In MacDonald v. Great Lakes Steel Corp., 268 Mich. 591, we said:

"Section 9 of the compensation act, 2 Comp. Laws 1929, § 8425, provides, for total incapacity for work, weekly compensation equal to two-thirds of the employee's average weekly wage. Section 10 (2 Comp. Laws 1929, § 8426), provides, for partial incapacity for work, weekly compensation of two-thirds of the difference between his average weekly wages before the injury and the average weekly wages which he is able to earn thereafter.' * * *

"We discover in the proviso added in 1927 no intention to abolish the difference between skilled and unskilled labor pointed out in the cases cited. On the contrary, the reenactment of the body of section 11 (e), in the light of the decisions, demonstrates an intention that impairment of earning capacity shall continue to be computed upon the basis of employment at the time of the injury.

"The proviso has no effect upon the determination of the basic computation of compensation. It merely allows a sort of set-off against it. The first controlling figure in the computation is found from section 9, as to total disability, section 10, as to partial disability, and section 11 (b). In both cases the *Page 85 start is made at the average weekly wage at the time of injury.

"The body of section 11 (e) provides a method of determining the percentage or degree of impairment of earning capacity. As construed in the Trask Case, it makes changes in labor and wage conditions factors in finding the 'proportionate extent' of impairment. It does not affect the first determination of the basic figure. It operates merely to find the percentage to reduce it. Where continued incapacity to work in the employment at the time of injury is total, there is no occasion for using any rule to find the percentage of impairment. The rule in theTrask Case is applicable only on partial incapacity in such employment."
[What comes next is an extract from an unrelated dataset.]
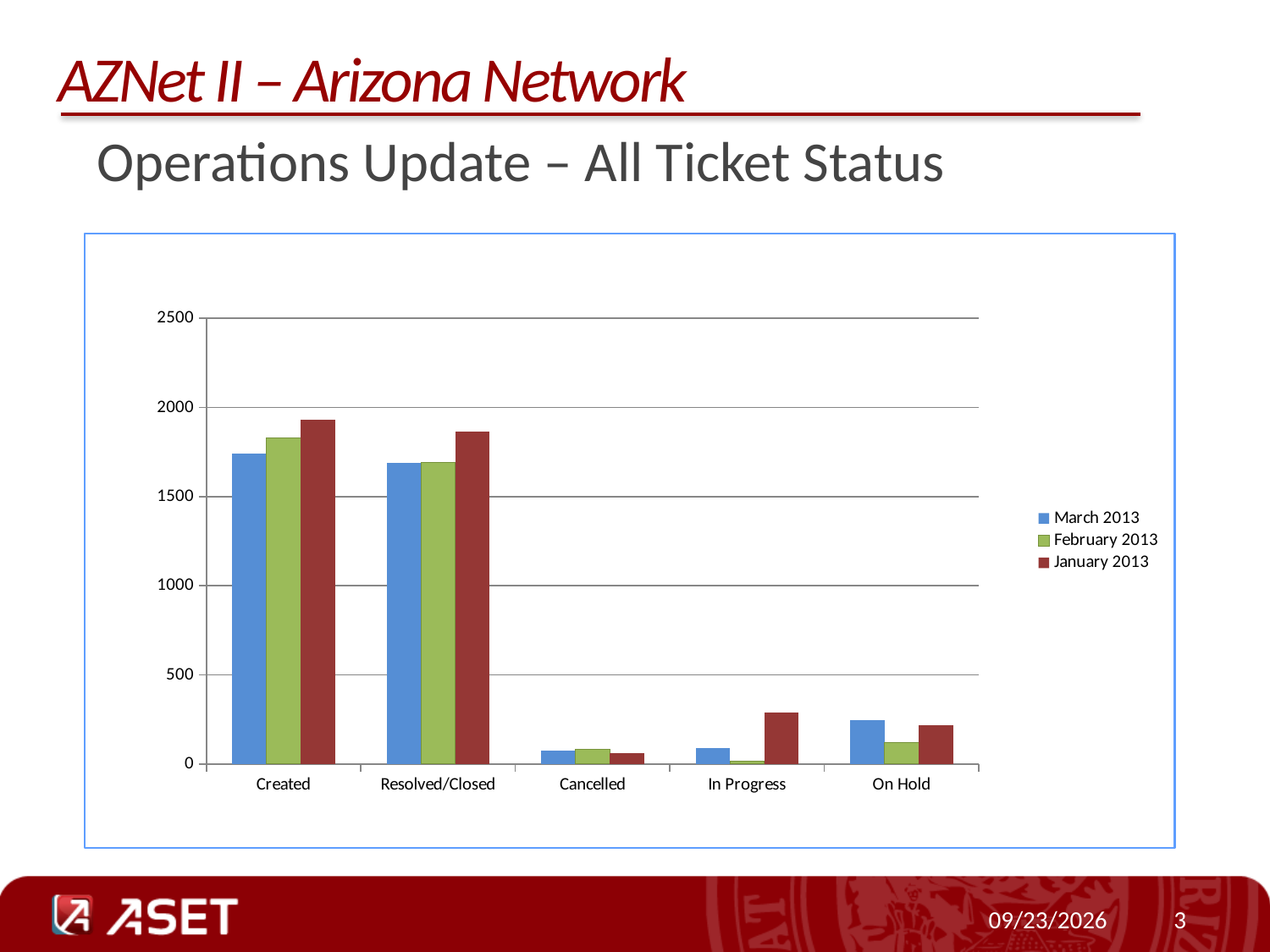
For On Hold, which is larger: the March 2013 value or the February 2013 value? March 2013 How many ticket status categories are shown on the x axis? 5 Is the January 2013 value for In Progress greater or less than 500? less Which category has the highest January 2013 value? Created Which category has the lowest February 2013 value? In Progress How many series does the legend list? 3 Is the March 2013 value for Created greater or less than 1500? greater What kind of chart is shown on the slide? bar chart What are the three series listed in the legend? March 2013, February 2013, January 2013 For In Progress, which is larger: the January 2013 value or the February 2013 value? January 2013 For Created, which is larger: the January 2013 value or the March 2013 value? January 2013 Is the January 2013 value for Resolved/Closed greater or less than 2000? less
In Roxbury v. Weidman Lumber Co., 268 Mich. 596, plaintiff, a millwright, sustained a dislocation of his left shoulder and fracture of his left leg. Later he returned to the same employ; his leg was stiff but, by being favored with the assistance of another millwright, he was able to hold his job and received the same wages as his fellow millwright. In this case we said:

"At the time plaintiff was injured his average weekly wage was $27. At the time of the hearing, now under review, his average weekly wage was $17.40. The weekly compensation of $6, awarded, 'when added to his wage-earning capacity after the injury in the same * * * employment,' does 'not exceed his average weekly earnings at the time of such injury.' Plaintiff's injuries now materially lessen his earning capacity as a millwright. That he cannot now perform the full duties of a millwright is conceded. Wages of millwrights may be less now than in 1928, but the statute, in designating the wage at the time of injury and constituting such *Page 86 the basic figure permits no consideration of a general wage decrease."

In the case at bar, plaintiff was engaged in skilled employment at the time of his injury with fixed wages of $48 per week and when he returned to work at similar employment he was only able to earn $37.44 per week. The award of $10.56 per week when added to his wage-earning capacity after the injury does not exceed his average weekly earnings at the time of such injury.

The award is affirmed, without costs.

FEAD, C.J., and NORTH, WIEST, BUTZEL, BUSHNELL, POTTER, and CHANDLER, JJ., concurred.